=== Begin Enclosure ===

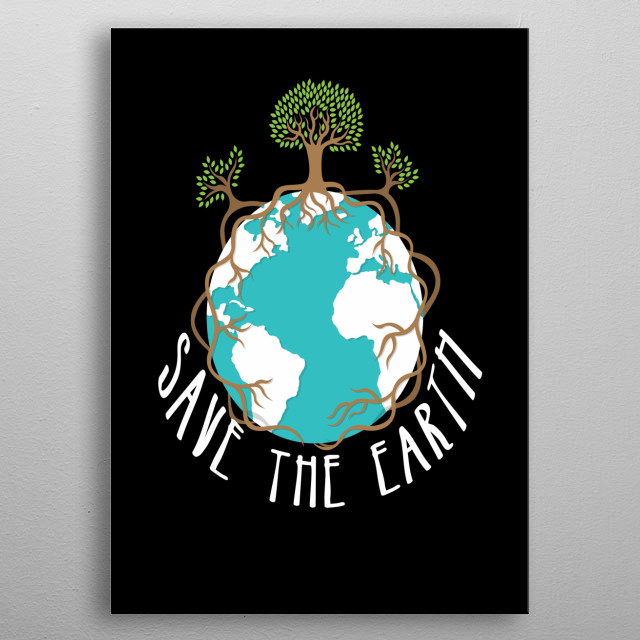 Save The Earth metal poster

=== End Enclosure ===
=== Begin Enclosure ===

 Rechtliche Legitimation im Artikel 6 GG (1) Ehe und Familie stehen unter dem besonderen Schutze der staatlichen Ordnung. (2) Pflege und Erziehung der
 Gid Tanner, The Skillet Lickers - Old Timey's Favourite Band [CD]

=== End Enclosure ===
=== Begin Enclosure ===

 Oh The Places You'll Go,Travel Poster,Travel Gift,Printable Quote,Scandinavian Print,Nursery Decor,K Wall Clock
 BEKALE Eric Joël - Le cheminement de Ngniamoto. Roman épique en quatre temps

=== End Enclosure ===

Exercise requirements:
Give back exactly the lines of the listing above that run from the line with "Oh The Places" to the line with "BEKALE Eric Joël", inclusive.

The completed task:
 Oh The Places You'll Go,Travel Poster,Travel Gift,Printable Quote,Scandinavian Print,Nursery Decor,K Wall Clock
 BEKALE Eric Joël - Le cheminement de Ngniamoto. Roman épique en quatre temps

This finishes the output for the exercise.